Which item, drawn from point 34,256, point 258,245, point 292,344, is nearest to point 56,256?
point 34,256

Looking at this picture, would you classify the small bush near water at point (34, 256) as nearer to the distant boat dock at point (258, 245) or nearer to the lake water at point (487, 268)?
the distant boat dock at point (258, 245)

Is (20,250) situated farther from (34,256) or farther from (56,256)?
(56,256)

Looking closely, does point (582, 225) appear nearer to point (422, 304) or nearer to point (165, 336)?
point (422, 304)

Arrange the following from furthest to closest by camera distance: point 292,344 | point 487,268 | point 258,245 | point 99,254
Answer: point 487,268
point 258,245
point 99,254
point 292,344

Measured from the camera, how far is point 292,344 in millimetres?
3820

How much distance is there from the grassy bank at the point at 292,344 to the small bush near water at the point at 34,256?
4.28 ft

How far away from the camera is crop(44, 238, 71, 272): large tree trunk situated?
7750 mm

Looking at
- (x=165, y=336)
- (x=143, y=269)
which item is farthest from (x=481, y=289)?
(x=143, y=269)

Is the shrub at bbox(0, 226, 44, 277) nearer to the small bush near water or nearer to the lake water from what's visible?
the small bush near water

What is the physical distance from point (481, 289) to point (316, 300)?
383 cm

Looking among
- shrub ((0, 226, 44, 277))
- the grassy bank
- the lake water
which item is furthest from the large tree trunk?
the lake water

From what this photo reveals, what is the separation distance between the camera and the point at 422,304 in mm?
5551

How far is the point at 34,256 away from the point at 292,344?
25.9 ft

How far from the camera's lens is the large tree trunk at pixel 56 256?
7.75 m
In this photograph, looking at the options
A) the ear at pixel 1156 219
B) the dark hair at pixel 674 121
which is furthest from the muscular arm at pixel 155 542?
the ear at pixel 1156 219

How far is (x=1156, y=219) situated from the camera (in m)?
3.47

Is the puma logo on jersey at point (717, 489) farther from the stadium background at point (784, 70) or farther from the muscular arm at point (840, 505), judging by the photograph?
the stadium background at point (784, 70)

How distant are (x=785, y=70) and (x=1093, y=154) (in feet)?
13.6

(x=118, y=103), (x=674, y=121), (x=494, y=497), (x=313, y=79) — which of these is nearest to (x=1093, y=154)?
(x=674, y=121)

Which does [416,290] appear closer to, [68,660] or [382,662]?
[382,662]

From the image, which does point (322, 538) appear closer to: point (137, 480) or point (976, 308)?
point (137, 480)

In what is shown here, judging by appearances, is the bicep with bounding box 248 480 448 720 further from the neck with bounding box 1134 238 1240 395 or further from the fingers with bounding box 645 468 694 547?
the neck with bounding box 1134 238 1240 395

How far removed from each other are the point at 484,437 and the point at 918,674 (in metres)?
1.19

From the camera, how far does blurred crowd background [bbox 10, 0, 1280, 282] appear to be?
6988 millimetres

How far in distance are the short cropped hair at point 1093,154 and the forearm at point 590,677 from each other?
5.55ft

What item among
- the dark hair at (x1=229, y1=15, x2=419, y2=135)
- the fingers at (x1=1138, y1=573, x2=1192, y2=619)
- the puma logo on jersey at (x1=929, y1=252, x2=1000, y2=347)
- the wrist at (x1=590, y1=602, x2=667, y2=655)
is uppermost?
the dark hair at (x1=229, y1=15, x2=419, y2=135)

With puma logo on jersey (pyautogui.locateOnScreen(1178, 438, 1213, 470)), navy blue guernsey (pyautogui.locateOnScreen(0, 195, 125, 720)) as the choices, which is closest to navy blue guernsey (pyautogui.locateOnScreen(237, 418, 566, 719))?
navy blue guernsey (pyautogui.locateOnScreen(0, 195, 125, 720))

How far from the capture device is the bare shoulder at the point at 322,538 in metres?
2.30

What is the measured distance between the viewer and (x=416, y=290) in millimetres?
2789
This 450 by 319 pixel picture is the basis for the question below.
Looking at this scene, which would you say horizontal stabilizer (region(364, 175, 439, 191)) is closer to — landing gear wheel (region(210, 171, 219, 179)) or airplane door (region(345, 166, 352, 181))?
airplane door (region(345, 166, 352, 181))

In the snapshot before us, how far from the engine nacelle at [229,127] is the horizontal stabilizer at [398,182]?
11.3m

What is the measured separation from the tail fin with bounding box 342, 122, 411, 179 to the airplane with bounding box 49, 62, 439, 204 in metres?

### SHORT EXERCISE
Each line of the listing should be copied exactly.

### IN RESPONSE
Which item, drawn from point 34,256, point 258,245, point 292,344, is nearest to point 56,256?
point 34,256

Looking at this picture, would you classify the small bush near water at point (34, 256) as nearer to the distant boat dock at point (258, 245) or nearer to the lake water at point (487, 268)?
the distant boat dock at point (258, 245)

Is (20,250) situated farther from (34,256) or farther from (56,256)?
(56,256)

Looking closely, does point (582, 225) appear nearer to point (422, 304) or nearer to point (165, 336)?
point (422, 304)

Arrange the following from furthest to closest by camera distance: point 292,344 | point 487,268 | point 258,245 | point 99,254
Answer: point 487,268
point 258,245
point 99,254
point 292,344

Measured from the camera, how far is point 292,344 in millimetres?
3820

How much distance is there from the grassy bank at the point at 292,344 to the small bush near water at the point at 34,256?
4.28 ft

How far away from the camera is crop(44, 238, 71, 272): large tree trunk situated?
7750 mm

Looking at
- (x=165, y=336)
- (x=143, y=269)
which item is farthest from (x=481, y=289)?
(x=143, y=269)

Is the shrub at bbox(0, 226, 44, 277) nearer to the small bush near water or nearer to the lake water from what's visible?
the small bush near water

What is the physical distance from point (481, 289) to point (316, 300)?
383 cm

Looking among
- shrub ((0, 226, 44, 277))
- the grassy bank
- the lake water
which item is furthest from the large tree trunk?
the lake water

From what this photo reveals, what is the separation distance between the camera and the point at 422,304 in mm?
5551

How far is the point at 34,256 away from the point at 292,344?
25.9 ft

How far from the camera's lens is the large tree trunk at pixel 56 256?
7.75 m
In this photograph, looking at the options
A) the ear at pixel 1156 219
B) the dark hair at pixel 674 121
which is furthest from the muscular arm at pixel 155 542?
the ear at pixel 1156 219

How far is (x=1156, y=219) situated from the camera (in m)?
3.47

Is the puma logo on jersey at point (717, 489) farther from the stadium background at point (784, 70) or farther from the muscular arm at point (840, 505), judging by the photograph?
the stadium background at point (784, 70)

How distant are (x=785, y=70) and (x=1093, y=154) (in feet)?
13.6

(x=118, y=103), (x=674, y=121), (x=494, y=497), (x=313, y=79) — which of these is nearest to (x=1093, y=154)?
(x=674, y=121)

Which does [416,290] appear closer to, [68,660] or [382,662]?
[382,662]

From the image, which does point (322, 538) appear closer to: point (137, 480) or point (976, 308)?
point (137, 480)

In what is shown here, judging by appearances, is the bicep with bounding box 248 480 448 720 further from the neck with bounding box 1134 238 1240 395 or further from the fingers with bounding box 645 468 694 547?
the neck with bounding box 1134 238 1240 395

How far removed from each other are the point at 484,437 and the point at 918,674 (in metres)?
1.19

From the camera, how far does blurred crowd background [bbox 10, 0, 1280, 282] appear to be?
6988 millimetres

How far in distance are the short cropped hair at point 1093,154 and the forearm at point 590,677 from each other?
5.55ft

What item among
- the dark hair at (x1=229, y1=15, x2=419, y2=135)
- the fingers at (x1=1138, y1=573, x2=1192, y2=619)
- the puma logo on jersey at (x1=929, y1=252, x2=1000, y2=347)
- the wrist at (x1=590, y1=602, x2=667, y2=655)
is uppermost?
the dark hair at (x1=229, y1=15, x2=419, y2=135)

With puma logo on jersey (pyautogui.locateOnScreen(1178, 438, 1213, 470)), navy blue guernsey (pyautogui.locateOnScreen(0, 195, 125, 720)) as the choices, which is closest to navy blue guernsey (pyautogui.locateOnScreen(237, 418, 566, 719))?
navy blue guernsey (pyautogui.locateOnScreen(0, 195, 125, 720))

How far from the capture device is the bare shoulder at the point at 322,538 in metres?
2.30

What is the measured distance between the viewer and (x=416, y=290) in millimetres?
2789
This 450 by 319 pixel picture is the basis for the question below.
Looking at this scene, which would you say horizontal stabilizer (region(364, 175, 439, 191)) is closer to — landing gear wheel (region(210, 171, 219, 179)) or airplane door (region(345, 166, 352, 181))?
airplane door (region(345, 166, 352, 181))

In the snapshot before us, how far from the engine nacelle at [229,127] is the horizontal stabilizer at [398,182]?
11.3m

What is the measured separation from the tail fin with bounding box 342, 122, 411, 179 to the airplane with bounding box 49, 62, 439, 204 in metres?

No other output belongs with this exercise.